Start of RECORDS FOR THE TASK

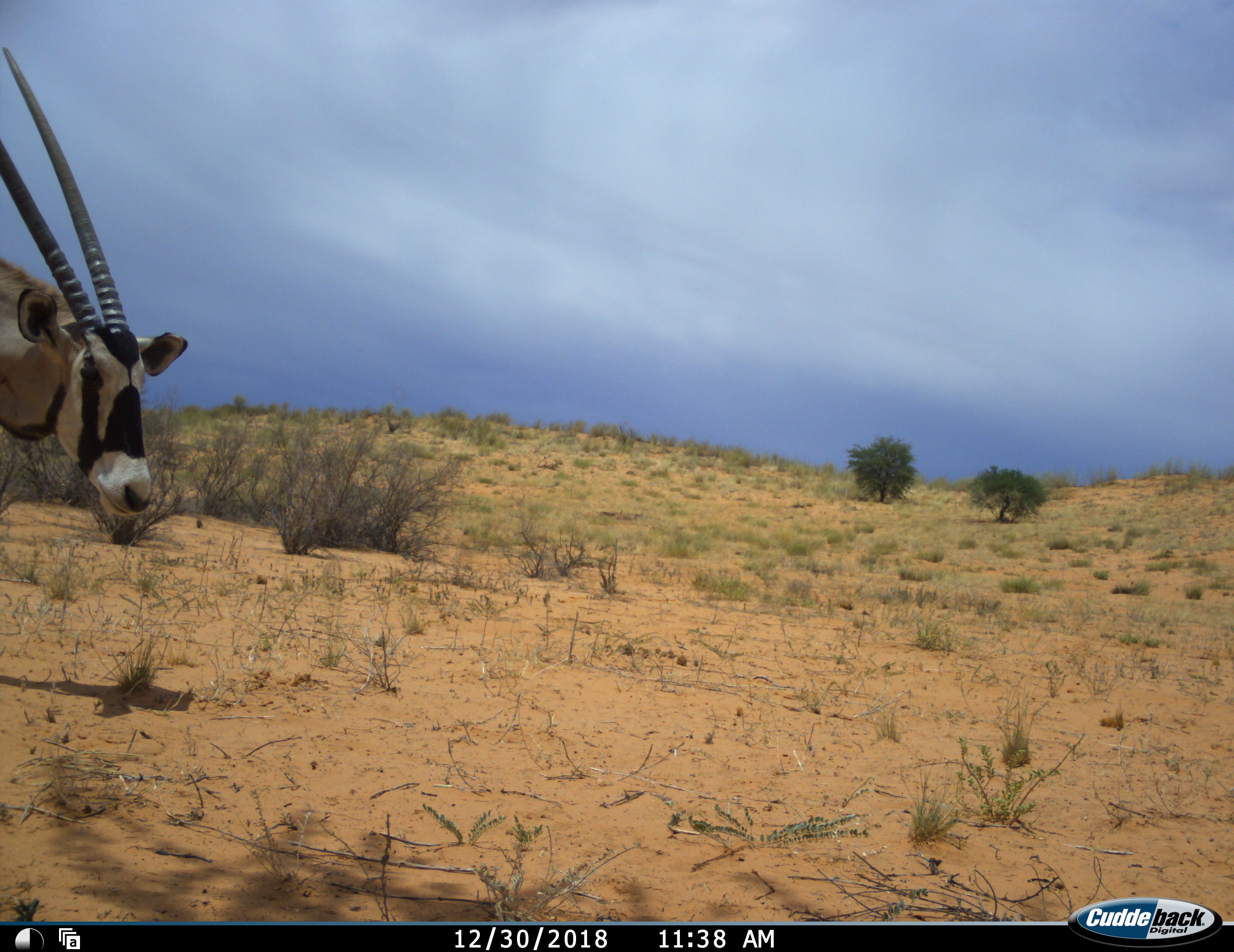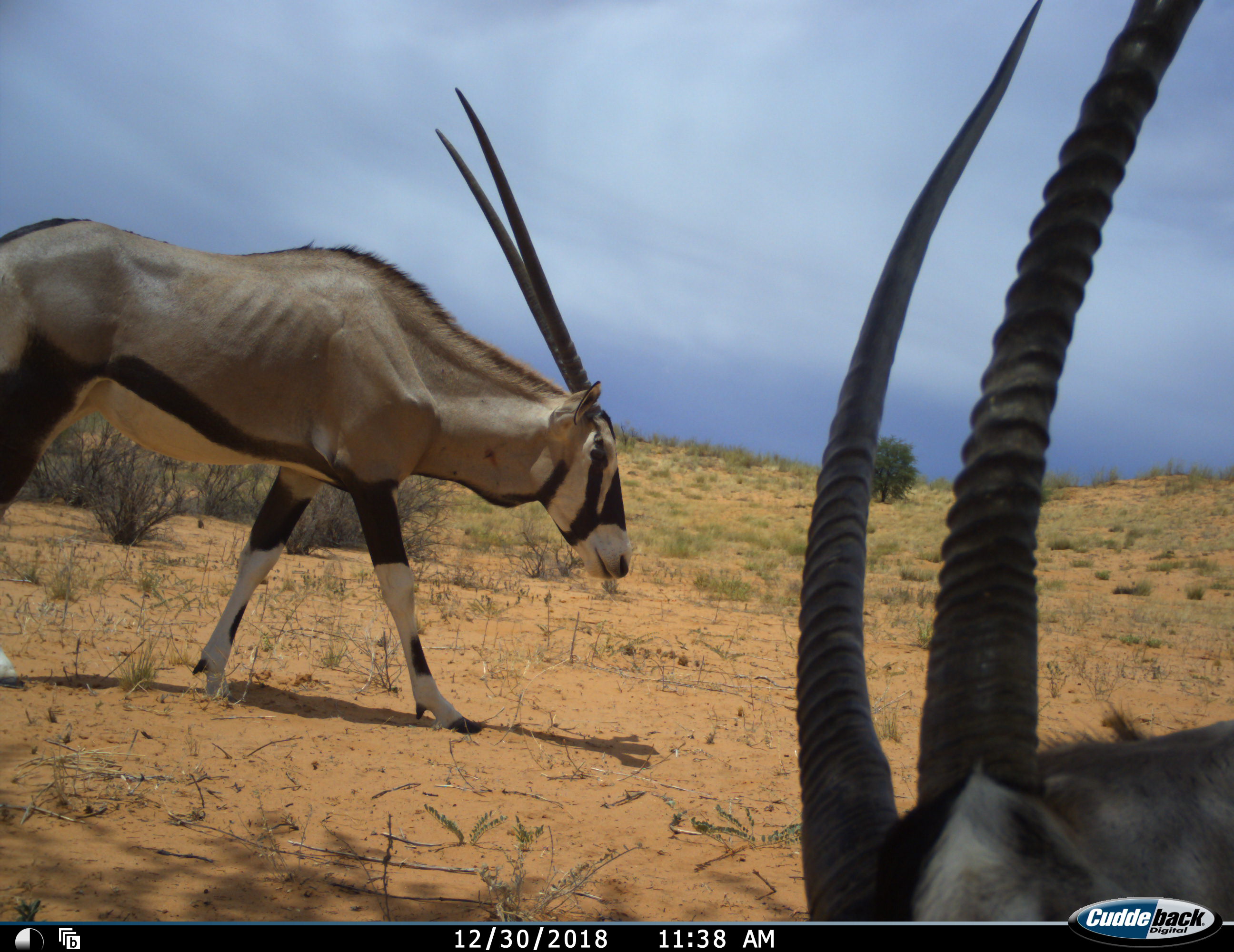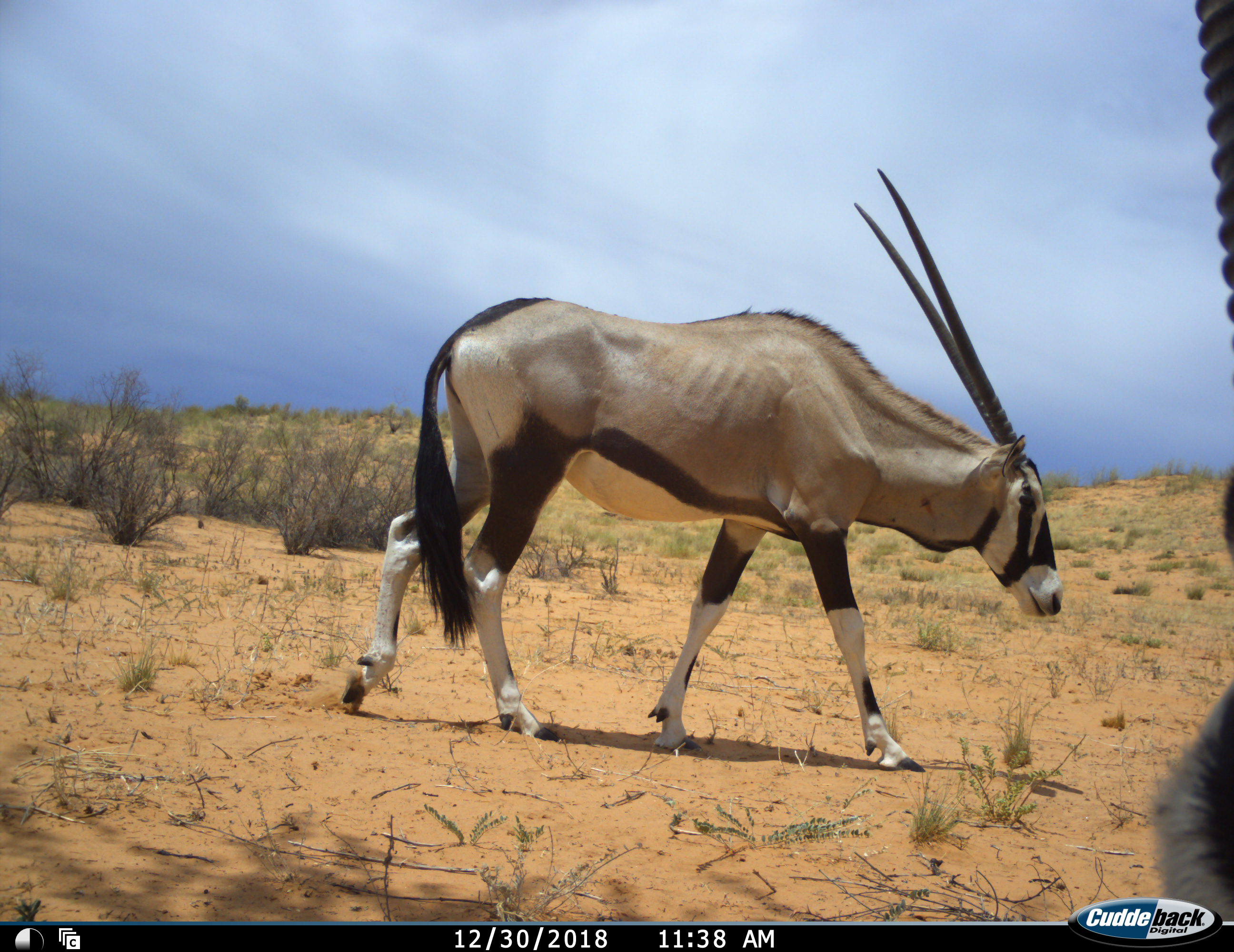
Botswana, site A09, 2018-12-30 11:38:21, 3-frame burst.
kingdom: Animalia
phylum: Chordata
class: Mammalia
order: Artiodactyla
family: Bovidae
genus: Oryx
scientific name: Oryx gazella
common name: gemsbok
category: gemsbokoryx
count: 2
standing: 10%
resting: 20%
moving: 100%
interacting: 0%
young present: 0%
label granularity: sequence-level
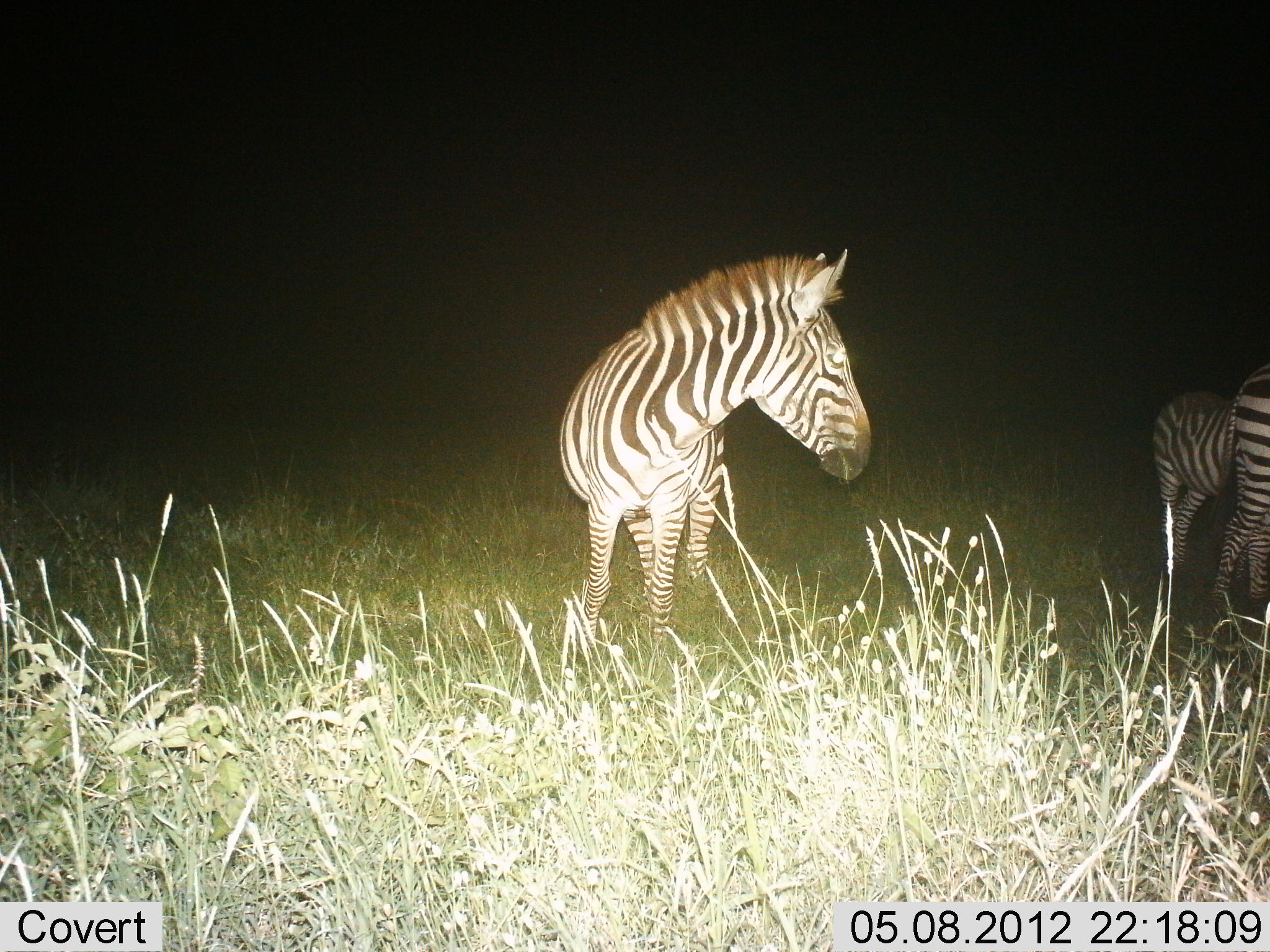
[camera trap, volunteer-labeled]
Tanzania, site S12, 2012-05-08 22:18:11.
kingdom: Animalia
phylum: Chordata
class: Mammalia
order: Perissodactyla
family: Equidae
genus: Equus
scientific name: Equus quagga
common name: plains zebra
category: zebra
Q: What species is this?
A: Zebra (plains zebra) (Equus quagga).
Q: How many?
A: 3.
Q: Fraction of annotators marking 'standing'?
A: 92%.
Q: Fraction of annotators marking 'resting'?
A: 0%.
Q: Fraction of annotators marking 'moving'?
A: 4%.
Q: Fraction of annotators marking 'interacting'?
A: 0%.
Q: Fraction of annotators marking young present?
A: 19%.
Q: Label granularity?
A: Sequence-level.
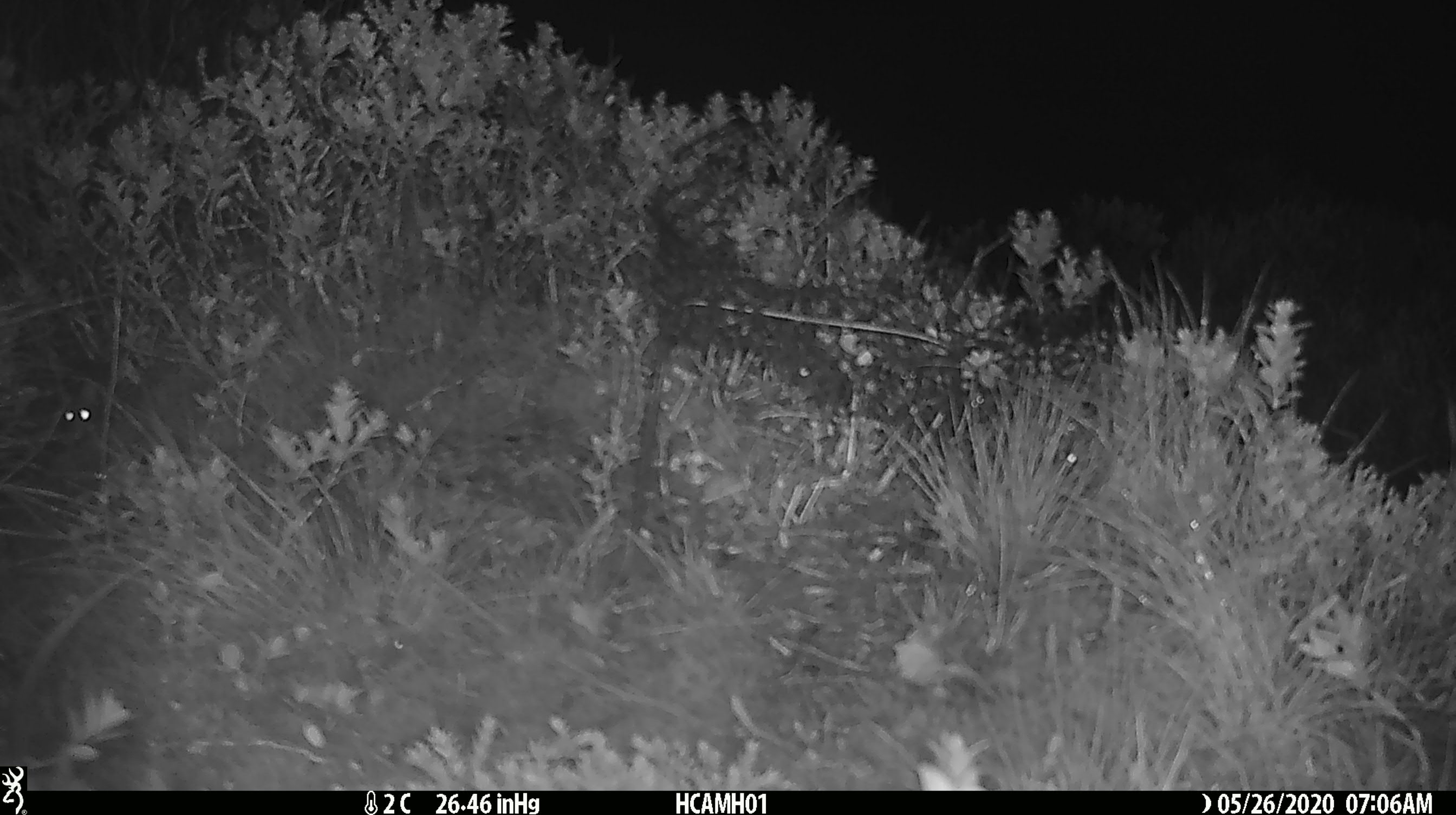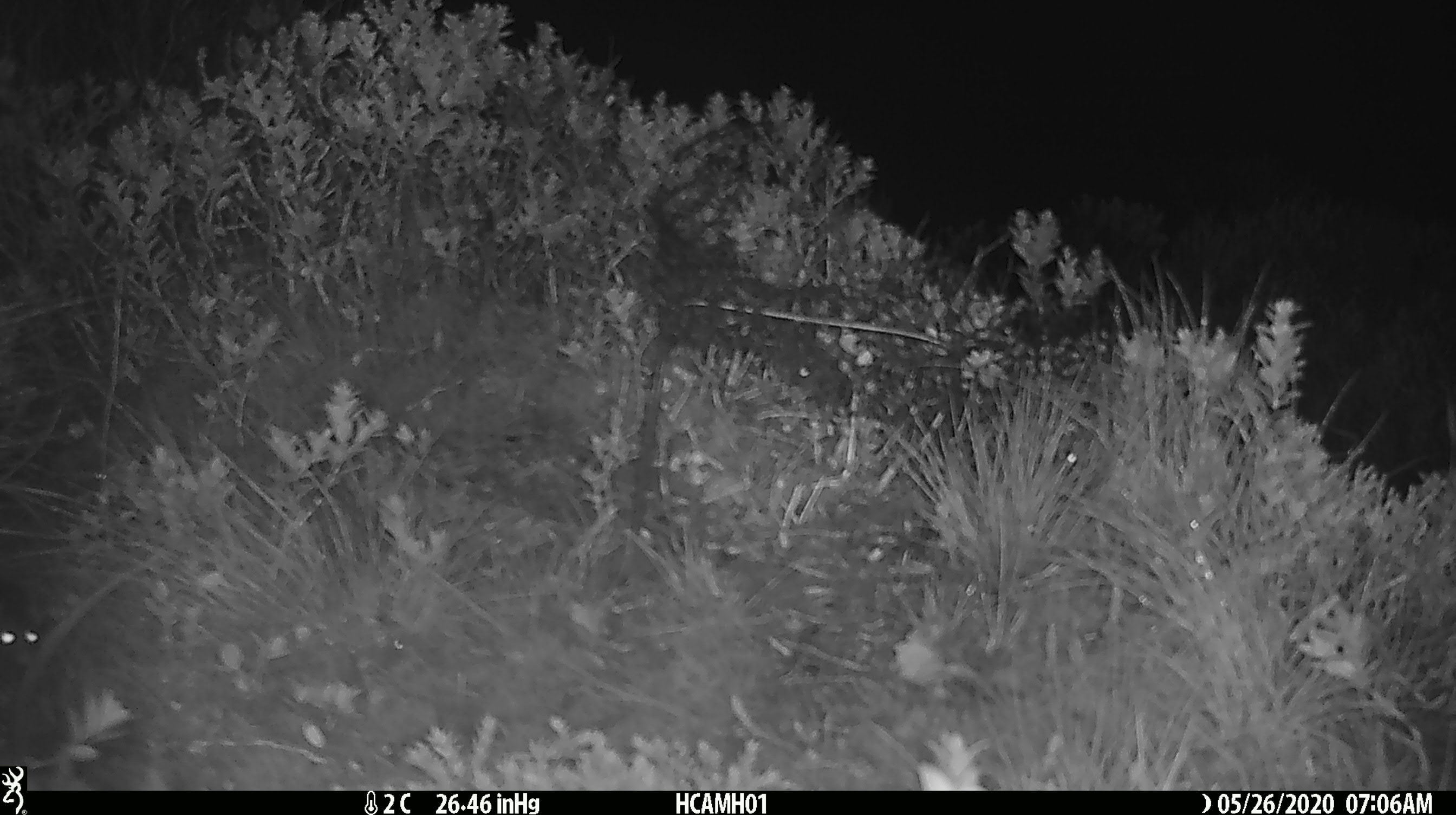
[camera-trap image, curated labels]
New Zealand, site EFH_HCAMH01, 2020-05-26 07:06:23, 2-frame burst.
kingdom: Animalia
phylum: Chordata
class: Mammalia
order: Rodentia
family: Muridae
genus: Mus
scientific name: Mus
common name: mouse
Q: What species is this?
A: Mouse (Mus).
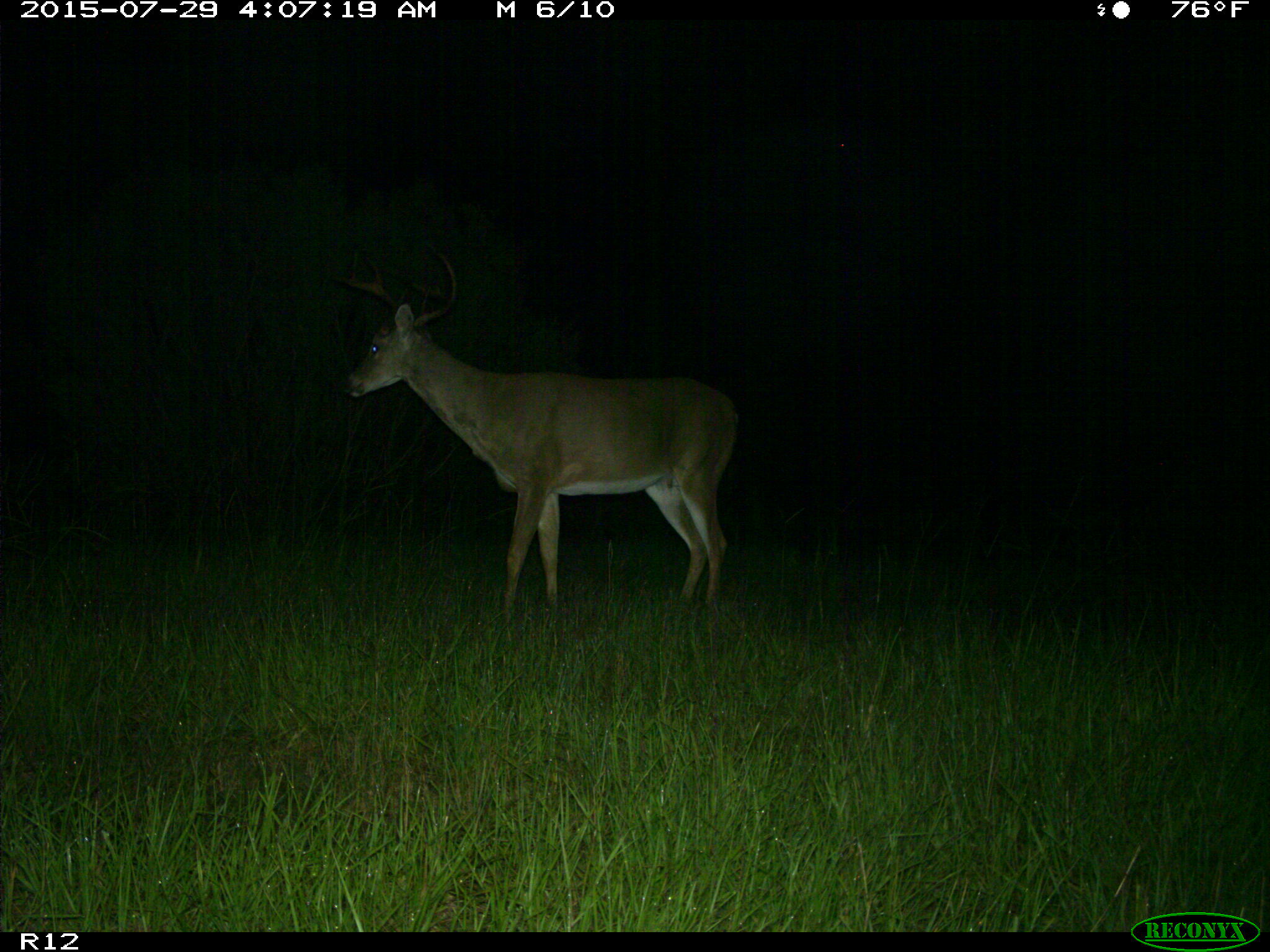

End of RECORDS FOR THE TASK

*EXERCISE:*
Line count for "common": report how many lines in the data above include it, with no other words.

*TASK ANSWER:*
3